Negligence – Nuisance – Claimant sewerage undertaker employing defendant contractor to carry out works on site – Piling subcontractor carrying out piling works – Sewage spilling onto neighbouring premises – Claimant carrying out corrective work – Claimant bringing proceedings against defendant in nuisance and negligence – Whether claimant establishing claims – Whether claimant mitigating loss – Claim dismissed

The claimant was the statutory sewerage undertaker operating in the North East of England and appointed by the Secretary of State pursuant to the Water Industry Act 1991. The claimant operated a public sewer, which passed under Newgate Street in Newcastle upon Tyne. The defendant was a construction company that was developing a site near Newgate Street, close to premises occupied by the Co-Operative Group (the Co-op).

On 23 January 2008, the defendant’s piling subcontractor carried out piling works and poured concrete in order to create pile 215. Some of the concrete escaped. Unbeknown to the claimant and the defendant, there was a private drain in the vicinity of pile 215 and around the end of January 2008, the Co-op informed the claimant that sewage was backing up into its premises. An investigation by the claimant revealed that concrete had entered its public sewer in Newgate Street. The claimant carried out works to the public sewer to remove the concrete, which were completed in May 2009 at a cost of £318,032. The claimant brought proceedings against the defendant in nuisance and negligence to recover that sum.

The claimant argued that the concrete discovered to have been deposited in the Newgate Street sewer had entered from the defendant’s site, having been poured into the voids on the site on 23 January 2008 by its piling subcontractor. The defendant denied liability, contending that, prior to starting work on the development, it had carried out extensive research to discover and avoid damaging any of the public services in the vicinity. The existence of the private drain had been unknown to both parties and could not have been discovered by reasonable diligence. In any event, even if it had been discovered, it was not clear that it would have made any difference and the claimant should have acted more quickly to mitigate any loss.

Held: The claim was dismissed.
(1) As regards the claim in negligence, the claimant had failed to establish that the investigation and the piling operation had not been carried out with reasonable care. The allegation of negligence accordingly failed. In respect of the claim in nuisance, the obligation on the defendant was not absolute. It was an obligation to take reasonable care to investigate the utility services in the area, and in the execution of the works. No evidence had been produced which criticised the investigation in fact carried out by the defendant or its agents or which criticised the piling operation carried out by the piling contractor. There was no expert evidence as to the level of investigation that might be expected in a development of this size or which criticised the piling operation. It was not obvious that the defendant ought to have carried any further research beyond that which was in fact carried out. The relevant question was not whether the damage was foreseeable, but whether it was reasonably foreseeable, which was fact sensitive. The only way the sewer could have been damaged was through a connection such as a drain connecting the sewer to an area close to where the concrete was being poured. Thus the relevant question was whether the existence of the drain was reasonably foreseeable. It had not been established that the existence of the drain was reasonably foreseeable. It followed that the damage to the sewer was not reasonably foreseeable: Transco Ltd v Stockport Metropolitan Borough Council [2004] 2 AC 1; [2003] PLSCS 261; [2003] 48 EG 127 (CS) applied; Cambridge Water Co Ltd v Eastern Counties Leather plc [1994] 2 AC 264 distinguished.

__Information supplied__:

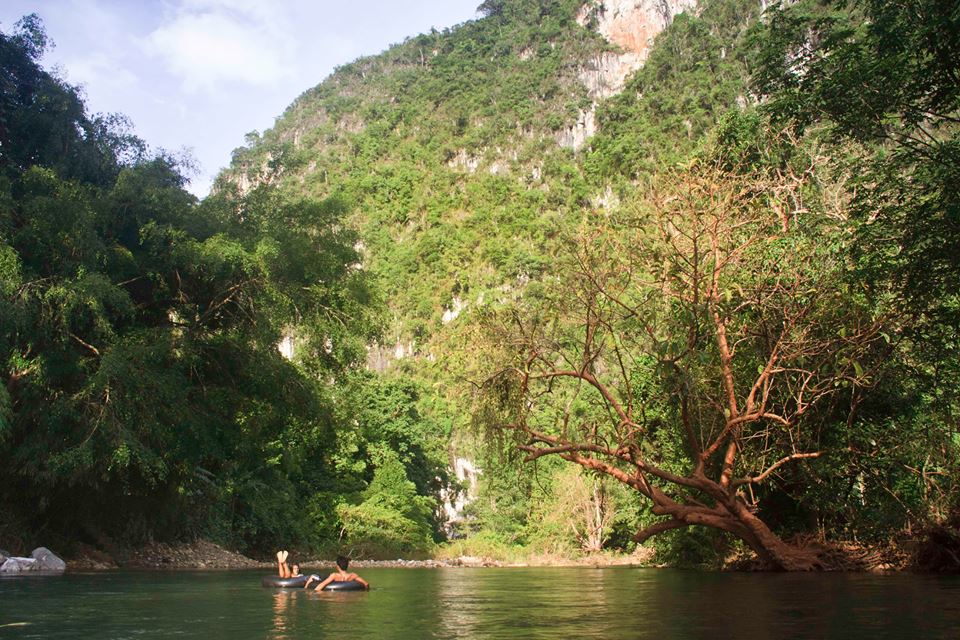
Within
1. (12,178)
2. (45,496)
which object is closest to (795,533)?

==

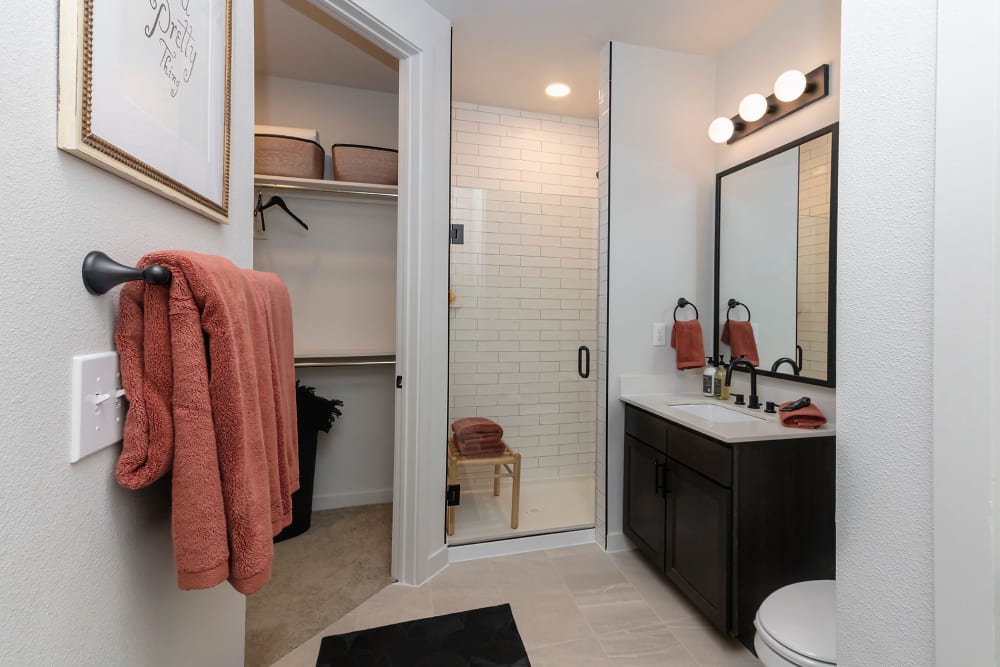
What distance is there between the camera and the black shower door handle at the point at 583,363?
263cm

__Work to do__:
A. List every law report citation (the bracketed year followed by a report series and page) that appears in the case summary above.
B. For each statement, say whether it agrees with the case summary, answering yes or no and quoting the words that decide it.
(i) The claimant's works to remove the concrete were completed in May 2009 at a cost of £318,032.
(ii) The defendant knew about the private drain before the piling works began.
(iii) Expert evidence was produced that criticized the piling operation.
C. Translate this sentence from the case summary into Spanish: "The claimant operated a public sewer, which passed under Newgate Street in Newcastle upon Tyne."
The records have no connection to the case summary.

__Per-task outputs__:
A.
[2004] 2 AC 1
[2003] PLSCS 261
[2003] 48 EG 127 (CS)
[1994] 2 AC 264

B.
(i) Yes: "which were completed in May 2009 at a cost of £318,032"
(ii) No: "Unbeknown to the claimant and the defendant, there was a private drain in the vicinity of pile 215"
(iii) No: "There was no expert evidence as to the level of investigation that might be expected in a development of this size or which criticised the piling operation."

C. La parte demandante explotaba un alcantarillado público que pasaba por debajo de Newgate Street, en Newcastle upon Tyne.